Renting Office Space: While the rent may fluctuate on a yearly, bi-yearly or 3-year basis, by not having a lease you are typically only required to give 60 or 90 days’ notice of leaving that office space.

Some perks of buying, leasing or renting

Buying Office Space: You own the space and you can do whatever you want in terms of configuration or use (as long you follow zoning laws). You can also rent out or lease unused space to another company. The property will appreciate and will earn additional value when you sell and retire.

Leasing Office Space: Traditional raw office space can be configured and re-configured as you like. Typically, there are no additional maintenance costs associated with the upkeep of the building. These costs are included with your rent.

Renting Office Space: You have a choice of a furnished or unfurnished space that does not require infrastructure costs for wiring or leasing a telephone system. You have a turnkey office and can start working almost immediately.

Potential financial cons of owning, leasing or renting

Buying Office Space: Depreciated value of the property is one thing. But if the assessed value goes up, you could face paying capital gains taxes when it comes time to sell. This can be most painful if you are selling because the business is not doing well.

Leasing Office Space: Sometimes business is doing as well as expected but you need to close it down. In this case, you are personally still on the hook for the remainder of the terms of the lease. Your only hope is that there is not a “no subleasing” clause in your lease.

Renting Office Space: If you need to move out of a business centre with all the infrastructure and office equipment that you pay for as you use it, you will need to lease or purchase this equipment in another facility that is not serviced.

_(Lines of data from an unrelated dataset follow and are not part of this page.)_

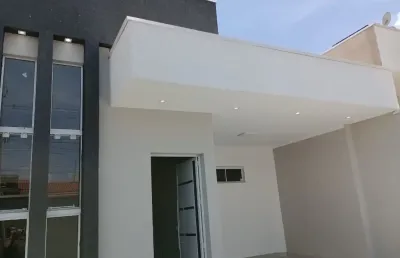 Casa com 3 quartos à venda na Vila Brandina, Campinas 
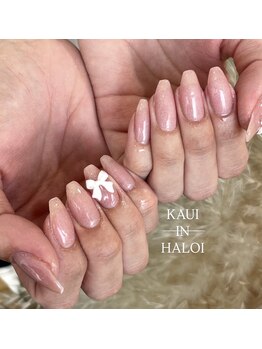 カウイ イン ハロイ(Kaui in haloi)/onecolor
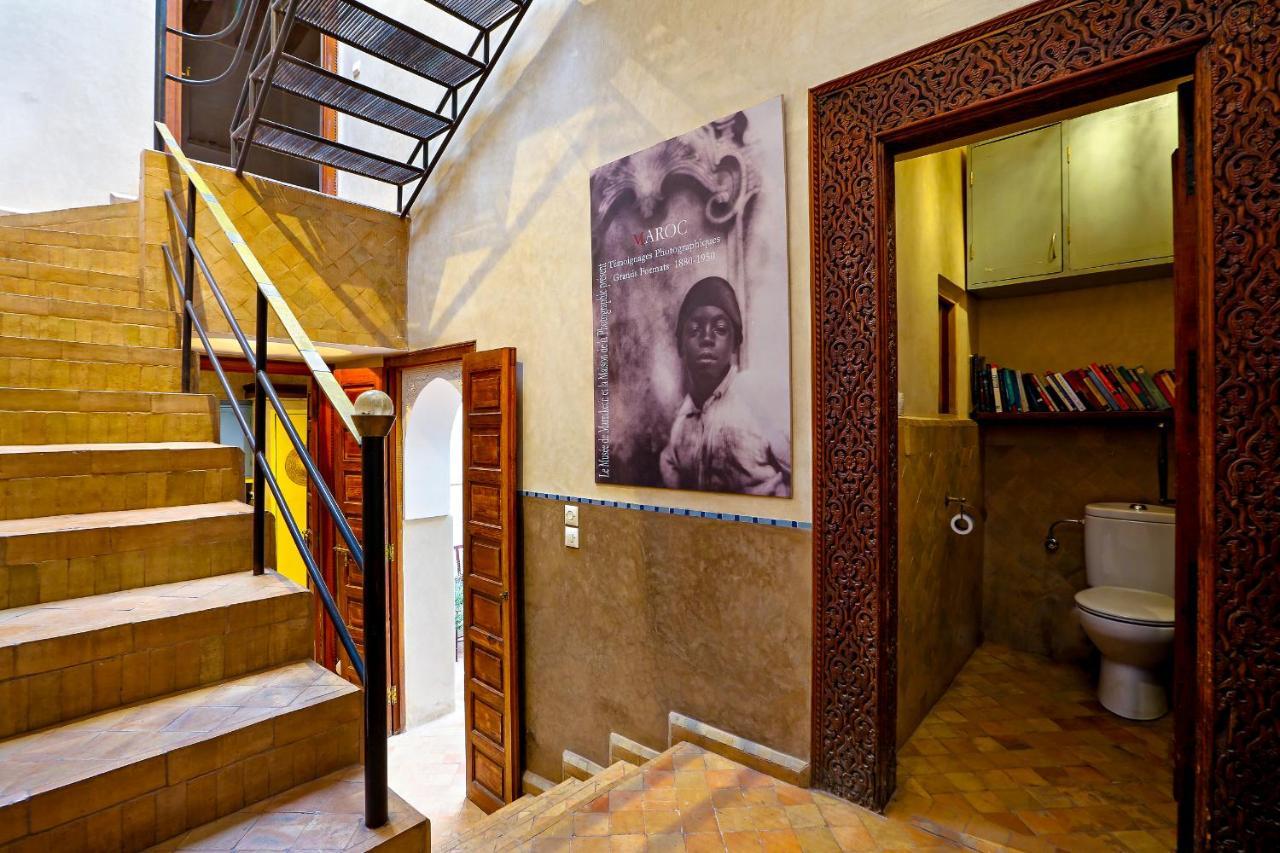Riad 92 - Architect'S Riad In The Exclusive Dar El Bacha マラケシュ エクステリア 写真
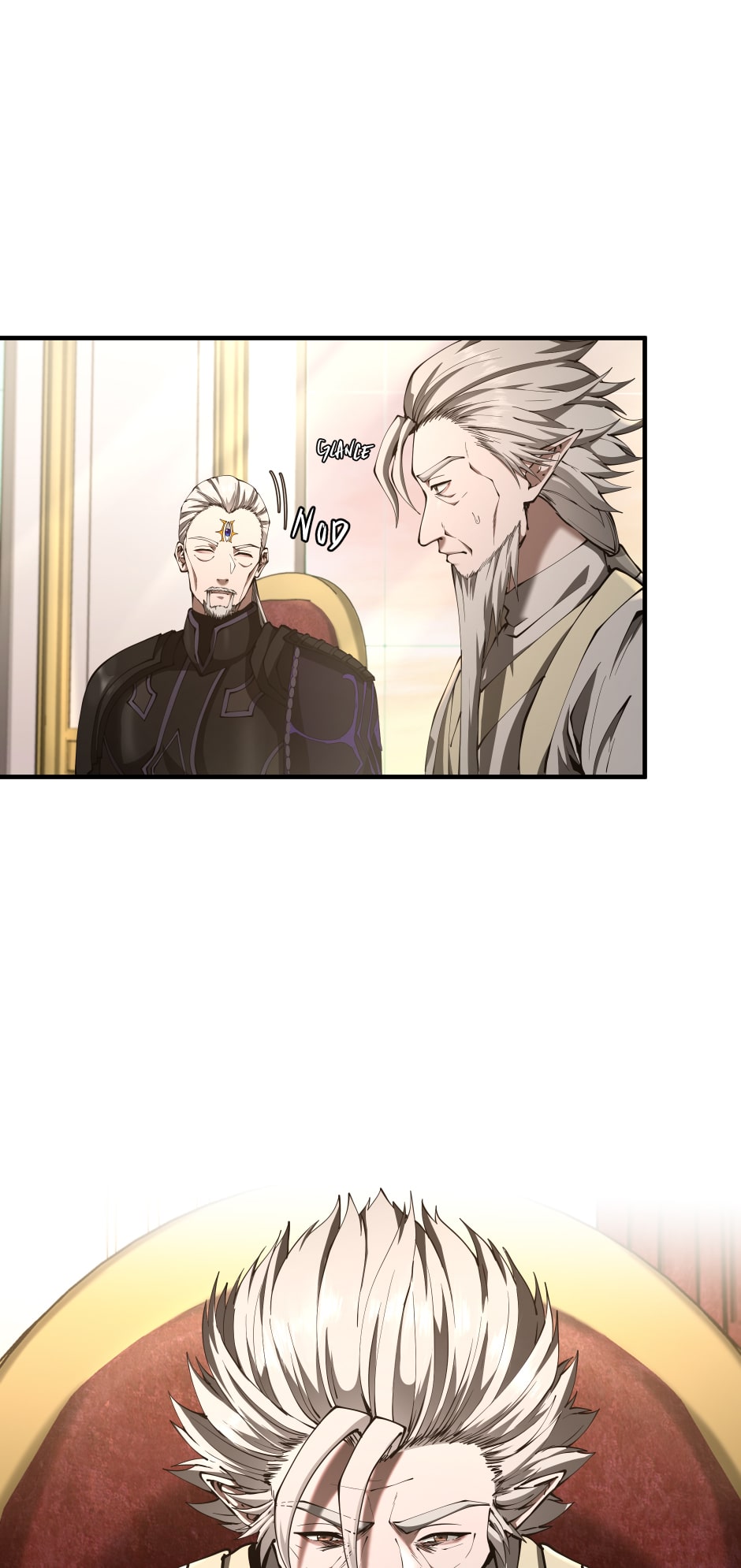 18+ The Beginning After the End Chapter 174 page 40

Location of your office space

Buying Office Space: It can be quite difficult to find downtown property that is affordable for a small business to purchase, but a new trend in condo/office buildings is selling office condos in new developments downtown.

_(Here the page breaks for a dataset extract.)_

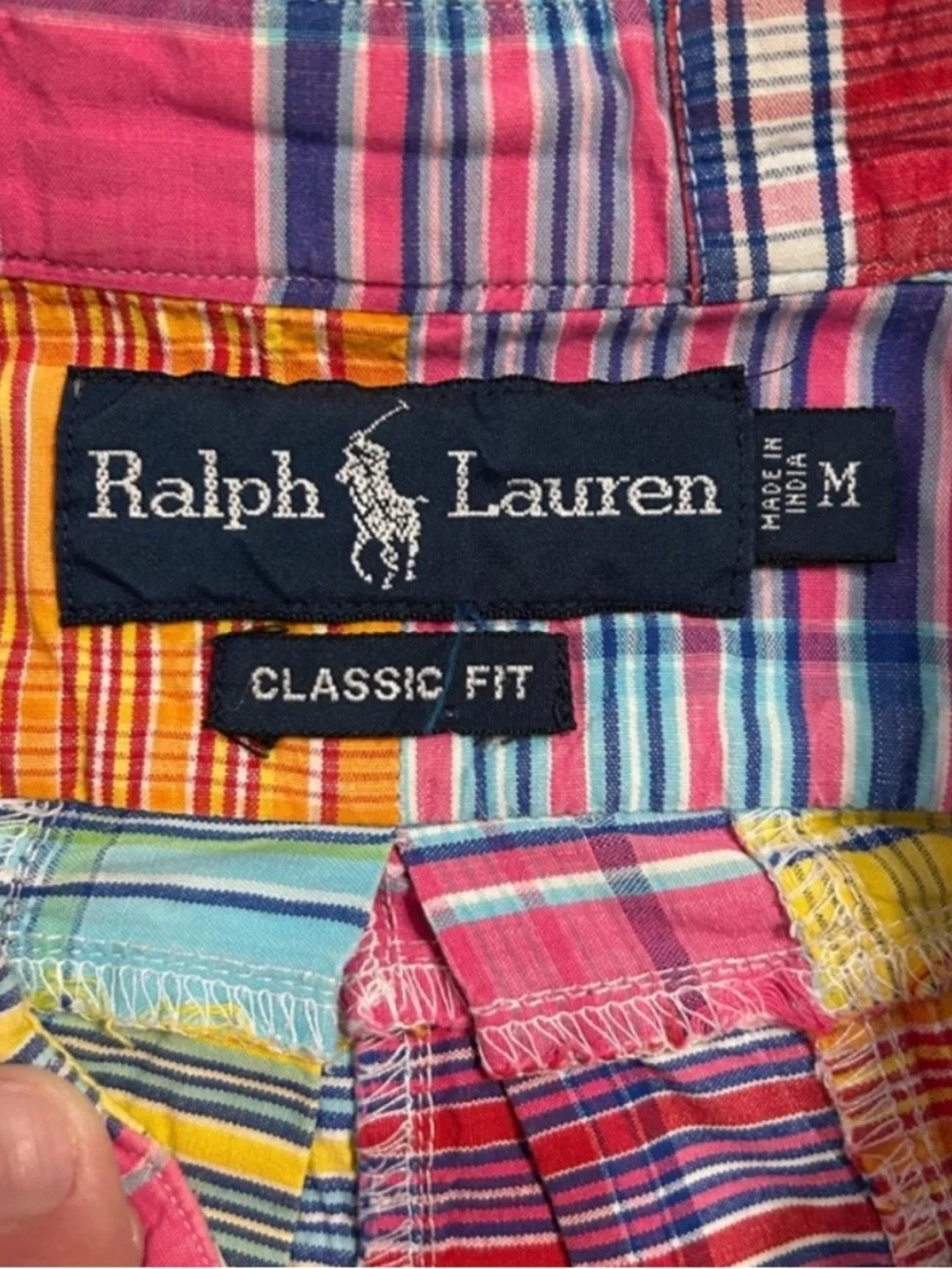 Polo Ralph Lauren y2k ralph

Leasing Office Space: There is plenty of available space in prime locations. You just need to establish which building is in the right commercial class for your business and your budget.

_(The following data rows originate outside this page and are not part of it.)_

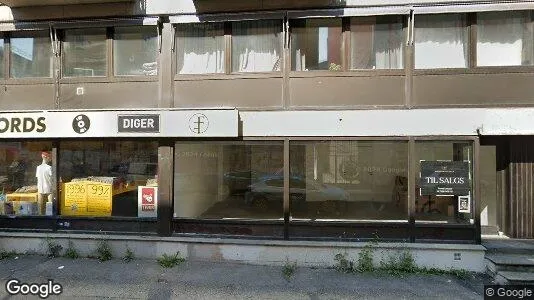 Rooms for rent in Oslo St. Hanshaugen - Photo from Google Street View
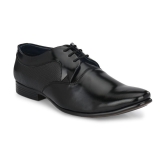 Leeport - Black Mens Formal Shoes - None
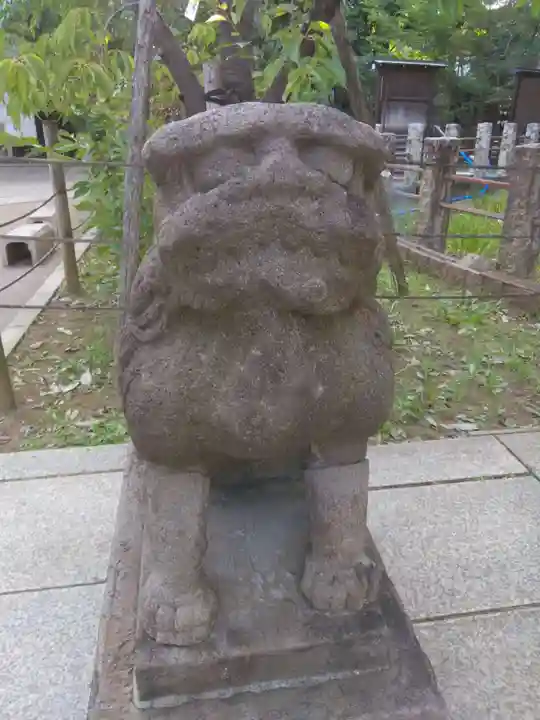 鳩森八幡神社(東京都)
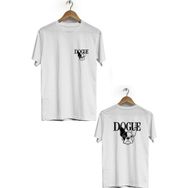 Hero Tasarım BLL743 Beyaz Erkek T-shirt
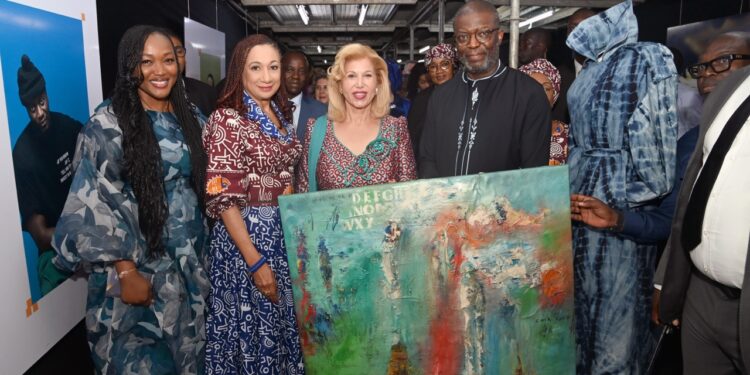 MASA 2026 : Dominique Ouattara inaugure le Village de l’innovation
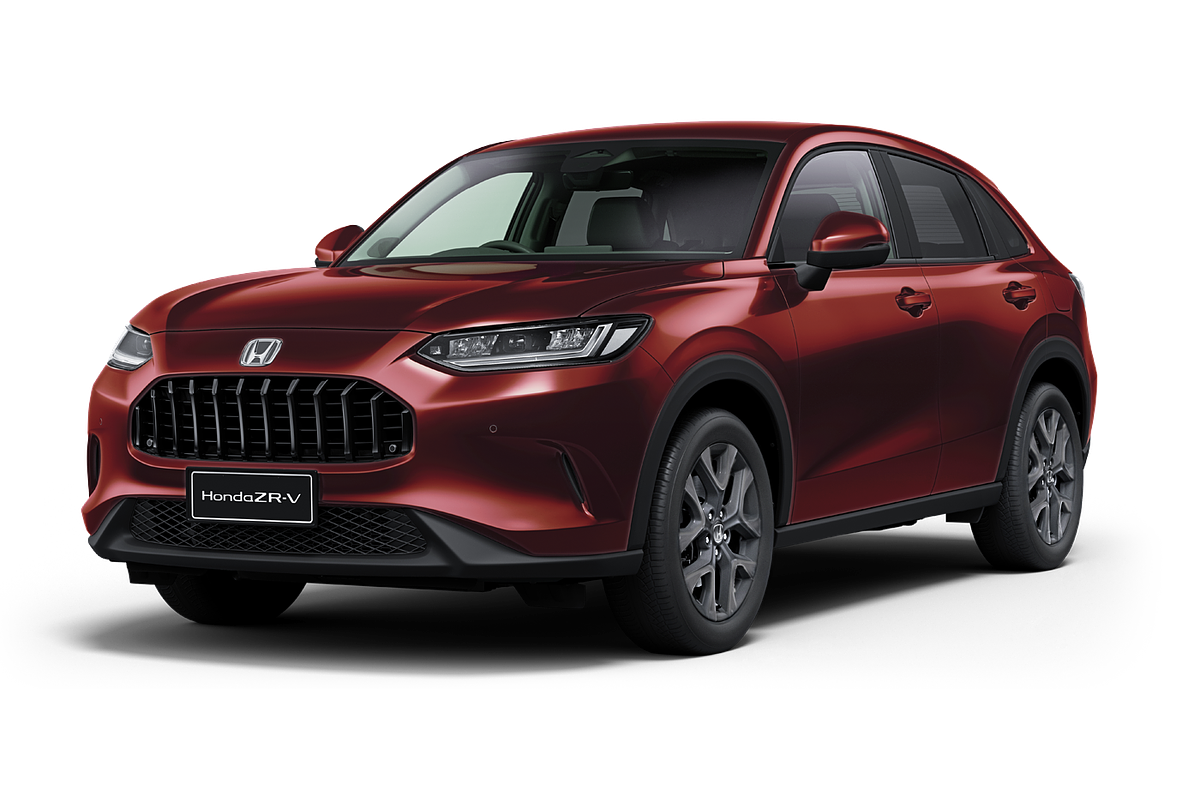 2024 Honda ZR-V VTi L+ RZ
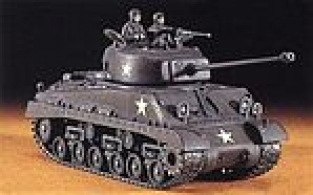 Hasegawa 31115 Sherman M4 tank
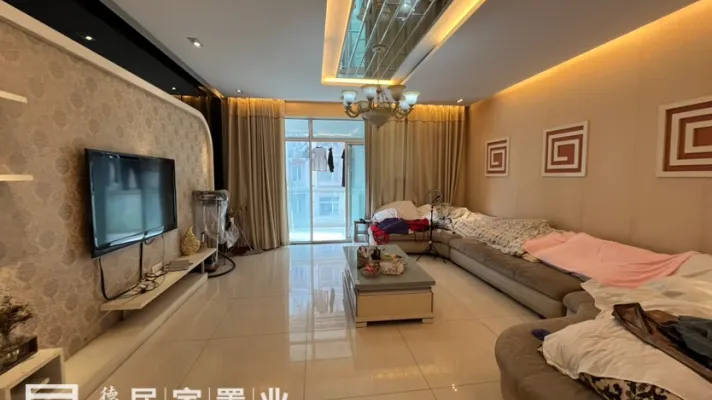 雅乐居大户型 4室2厅2卫 南北通透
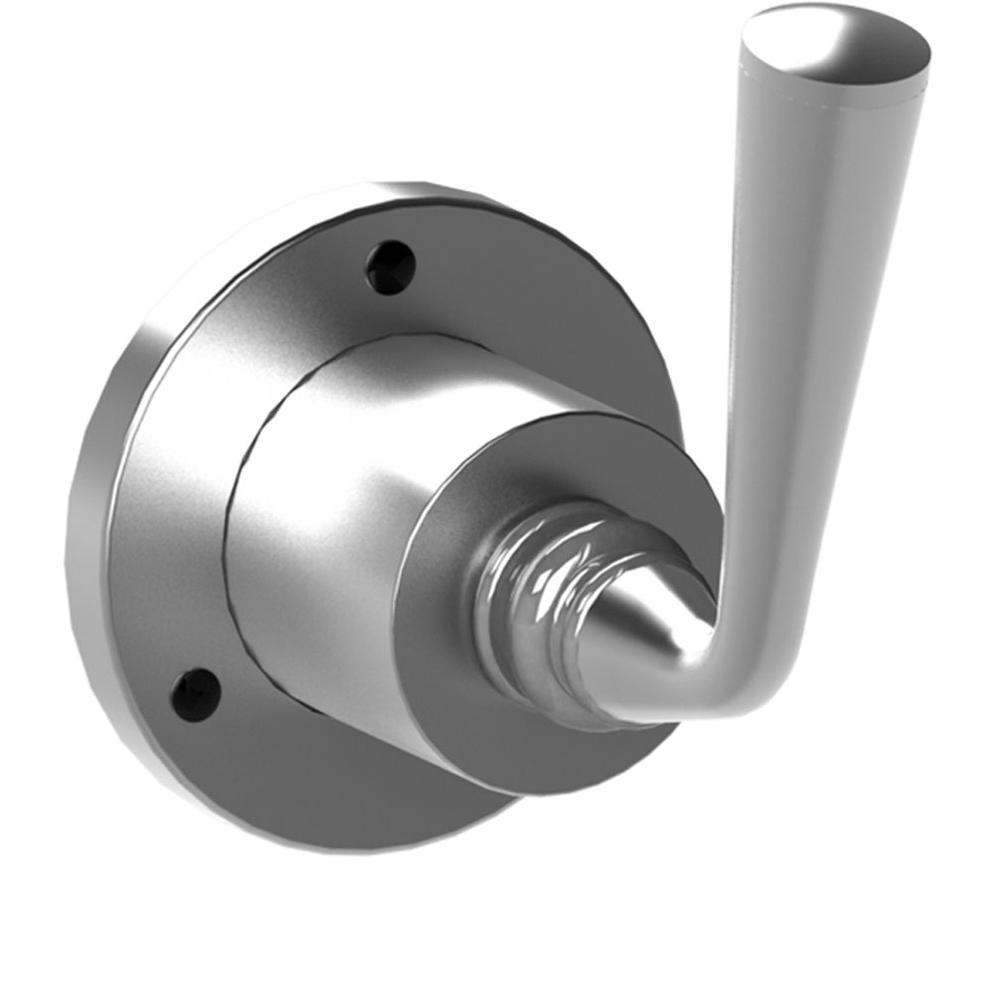 Rubinet T2XJSL Two Way Diverter With ShutOff Trim Only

Renting Office Space: The choices are many, as there are office business centres in almost every upscale downtown office building. The choice is yours to find the right address and rent that fits the needs and wants of your business.

Business growth or downsizing?

Buying Office Space: When you need to grow the space beyond what you already own, your options are limited. It may require buying additional space or renting excess space from a neighbouring business. But if you find yourself needing less space than you own, you can get additional income by renting out your extra space.

Leasing Office Space: Trying to find additional office space on the same floor is often not easy – so you may find yourself having to sign an additional lease for more office space. When you find that you have more space than you need, you could again rent out that extra space to another business. The only problem with renting out extra space is that it may not be allowed under the terms of your lease.

Renting Office Space: Office business centres are prepared for your office needs to increase or decrease. They can also make your changes seamless. If you need more space, they can accommodate your growing needs without having to change your address or phone number. When you find that you need less space because of outsourcing or downsizing, an office business centre can find you more suitable space in the same facility within days or even hours, without interrupting the running of your business.

Conclusions

As you can see, the answer to buy, lease or rent office space is not a clear-cut and easy decision for most small business owners to make. Your decision will hinge on a combination of financial, flexibility and personal-choice issues. Do not forget to bring in your financial experts and advisors to help you make the right decisions for your business. The choice is to make the decision that is best for your business needs, wants and financial ability as a start-up business.